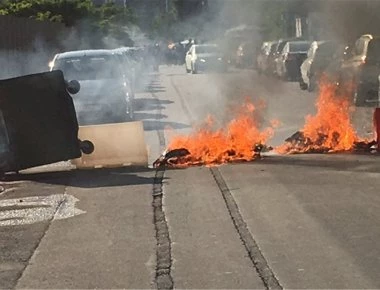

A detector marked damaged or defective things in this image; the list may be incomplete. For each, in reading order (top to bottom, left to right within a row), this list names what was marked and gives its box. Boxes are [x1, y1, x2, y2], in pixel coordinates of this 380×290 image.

overturned vehicle [0, 70, 93, 174]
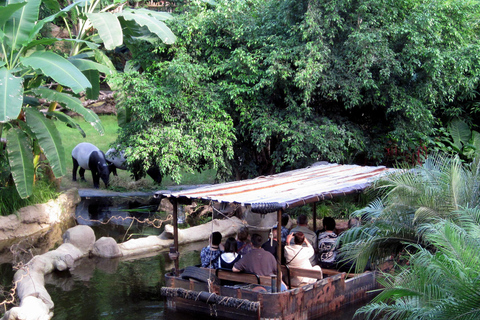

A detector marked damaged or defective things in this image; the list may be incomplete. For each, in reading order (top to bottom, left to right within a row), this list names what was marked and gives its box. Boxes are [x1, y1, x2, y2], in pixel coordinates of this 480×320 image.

rusty metal roof [156, 162, 396, 210]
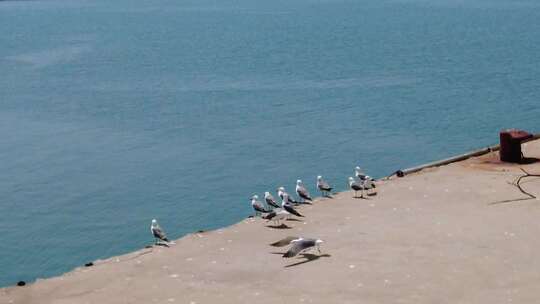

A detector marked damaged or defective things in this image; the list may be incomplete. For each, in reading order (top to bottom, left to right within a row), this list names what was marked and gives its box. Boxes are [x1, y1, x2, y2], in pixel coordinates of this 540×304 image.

rusty metal bollard [500, 129, 532, 163]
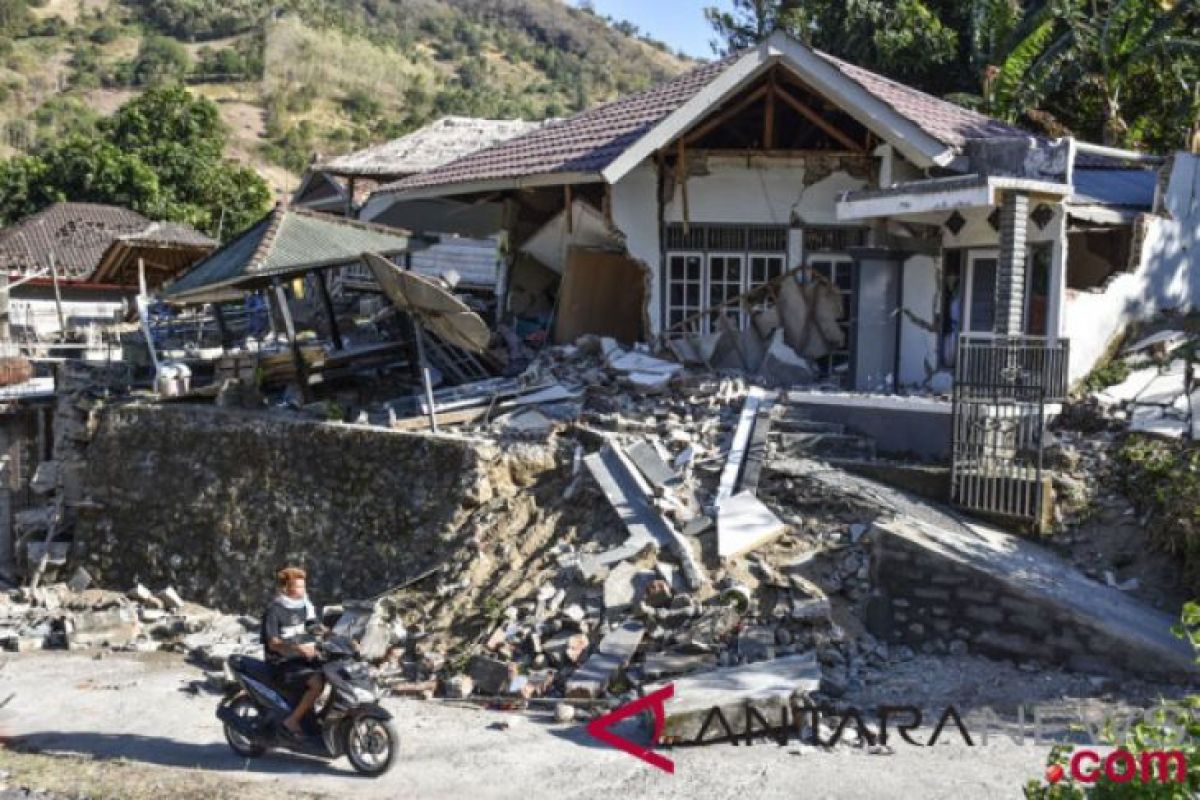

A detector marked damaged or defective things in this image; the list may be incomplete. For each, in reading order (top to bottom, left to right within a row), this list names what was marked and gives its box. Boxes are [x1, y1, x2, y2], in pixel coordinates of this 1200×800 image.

damaged roof [316, 116, 547, 178]
damaged roof [369, 33, 1027, 203]
damaged roof [0, 203, 212, 281]
damaged roof [164, 205, 410, 304]
broken wall [1065, 154, 1200, 388]
broken wall [73, 402, 556, 609]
--------------------------------
▶ [Description of the task]
Can you return, character for character, every line from the one containing "this 1200×800 image." through the last line of the rows above, both ends included?

▶ [Complete answer]
A detector marked damaged or defective things in this image; the list may be incomplete. For each, in reading order (top to bottom, left to right within a row), this list names what was marked and gives its box. Boxes are [x1, y1, x2, y2], in pixel coordinates of this 1200×800 image.

damaged roof [316, 116, 547, 178]
damaged roof [369, 33, 1027, 203]
damaged roof [0, 203, 212, 281]
damaged roof [164, 205, 410, 304]
broken wall [1065, 154, 1200, 388]
broken wall [73, 402, 556, 609]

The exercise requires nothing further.